Hey pelican im not sure if you mixed my blog with someone else’s or just can’t read. Cause No where did i say Joba was lights out as starter. I said how it seems to me that he doesn’t have a good head on his shoulders but i do agree he should be in the pen, but thats not where he is and wont be for the rest of year. Everyone lets remember we only have really 3 starters. With a staff that looked so good preseason is now recuced to just AJ, CC, Andy cause Joba has basically given you nothing and well we all the Wang situation and now he is on the DL. So who knows if he’ll return this year and if he does you’ll get pretty much nothing outta him (pitch count limit being so low). I still stand by my thought NO prospects. just Joba and Cano. with Roy CC AJ and Andy. we can just call up mitre or get a cheap buy for a 5th starter somewhere. but with thoes 4. Now thats a staff. 32 is by no means old either he has another another 3-4 years of being the same old halladay.
Hey….inyomommasbed2……What;s stupid is YOU making suppositons about Yankee fans. Yankee fans are among the most knowledgeable in the game.
And here’s an FYI genius….if Joba needs a couple of years to develop, then why in the hell isn’t he doing it in the MINORS?? he’s pitching like a AA pitcher right now, and I even doubt that his mediocre stuff could get out AA hitters consistently. After all….you still have to throw STRIKES which he seems to have lost the knack for.
And the way this kid is pitching, he deserves to get booed. You and Girardi seem to think that telling him that he’s great when he SUCKS is the best way to handle this kid. Well it isn’t. If the Yanks are so intent on making this kid a starter, then he should be in the MINORS learning how to throw STRIKES.
Here’s the bottom line….Joba is a bust as a starter. He was fantastic out of the pen, and the Yankee brass has ruined him. Are the Yankee fans supposed to CHEER about that? I think not.
So before you go running your uneducated mouth about the stupidity of Yankee fans, just take a look at the reality of the situation pal. That is…if you aren’t too stupid to to see it.

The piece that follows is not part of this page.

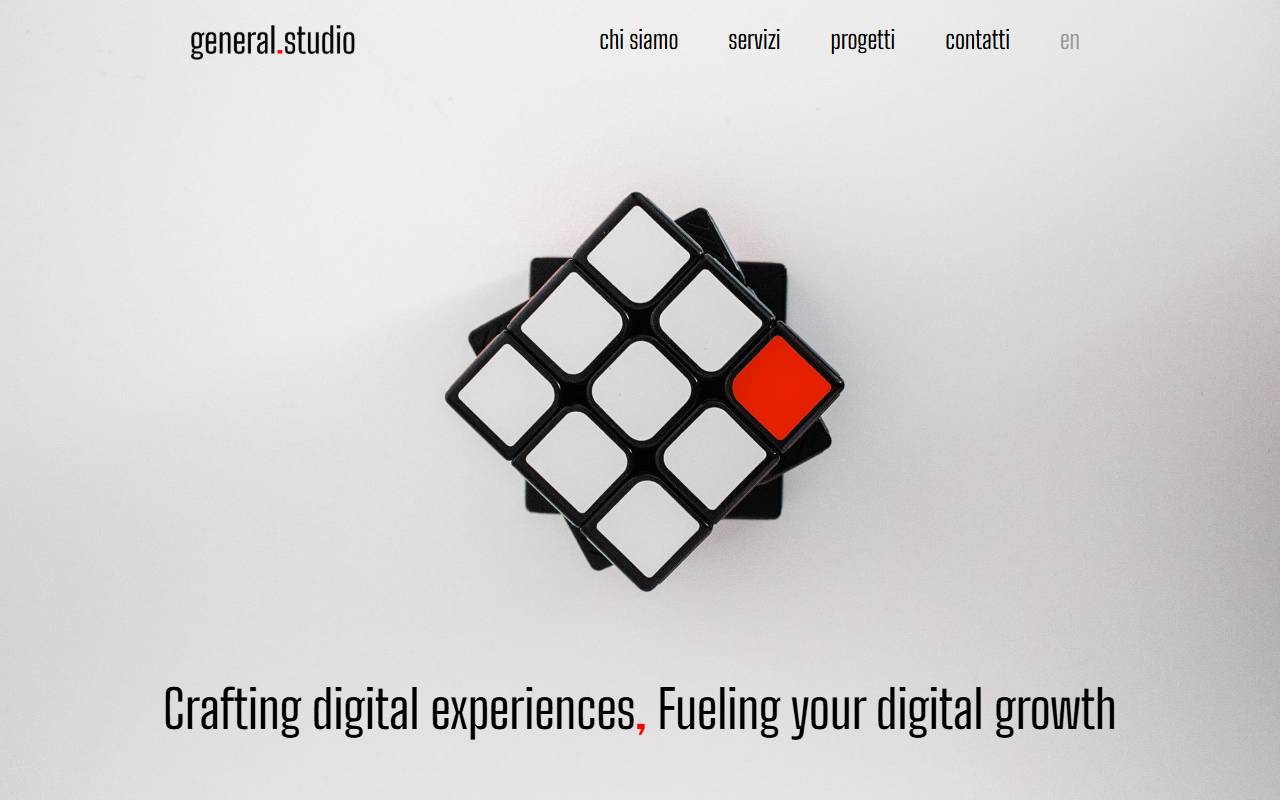 Anteprima del sito: GENERAL STUDIO SA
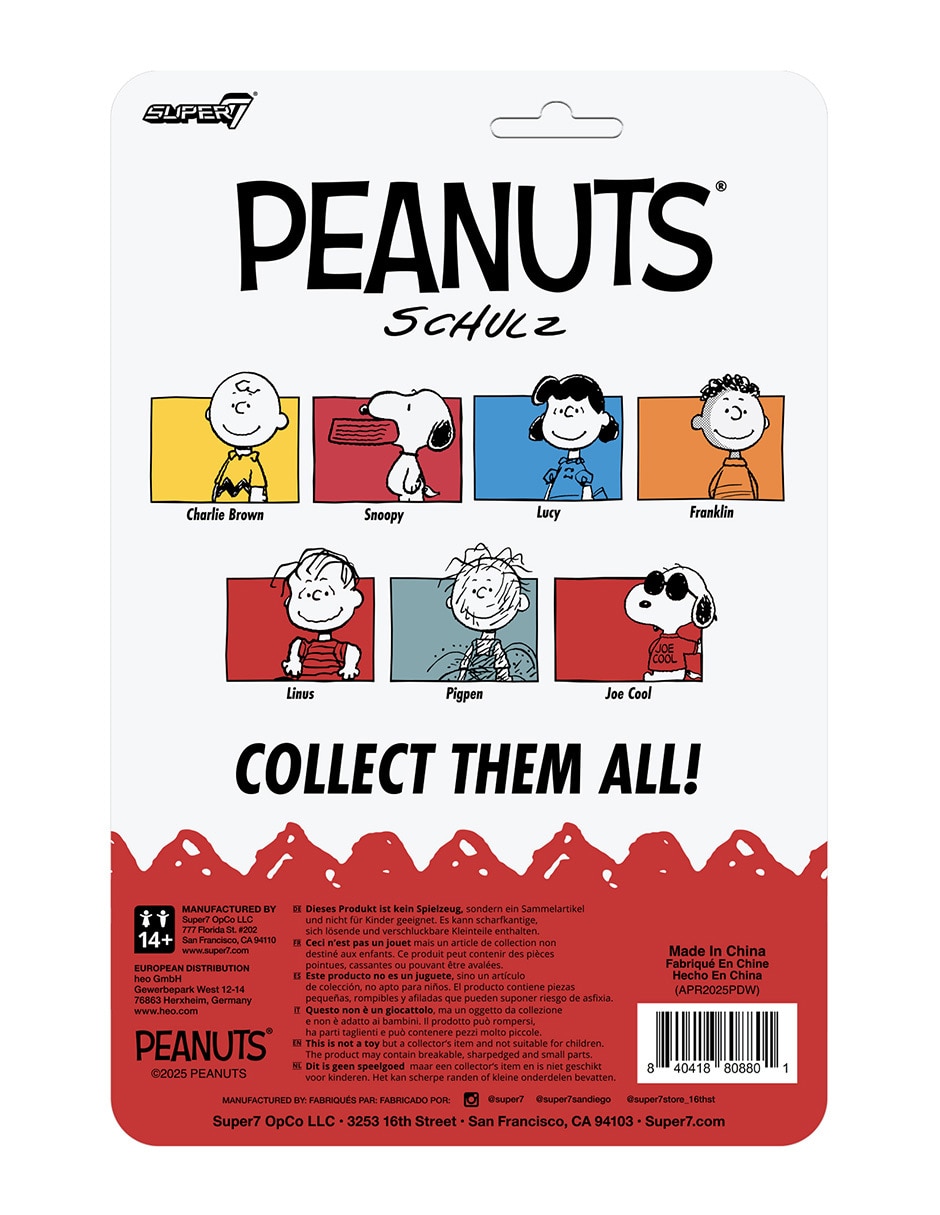Figura de colección artículada Peanuts Namco Estándar Bandai 3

Does anyone like this.A-rod for Roy Halladay strate up deal.
The opportunity to make the perfect acquistion that could turn our very good team into a playoff dominant team and probable world series champion has presented itself. We have abundant talented prospects and young pitchers to entice the Blue Jays to trade Roy Halladay to us. Let Joba and Pena and Montero mature in the calm Canadian air and let’s decide to win NOW and next year. It’s in the palm of our hands.
hey pelicansnowslide, Halladay is one of those kind of players, only better than all of them!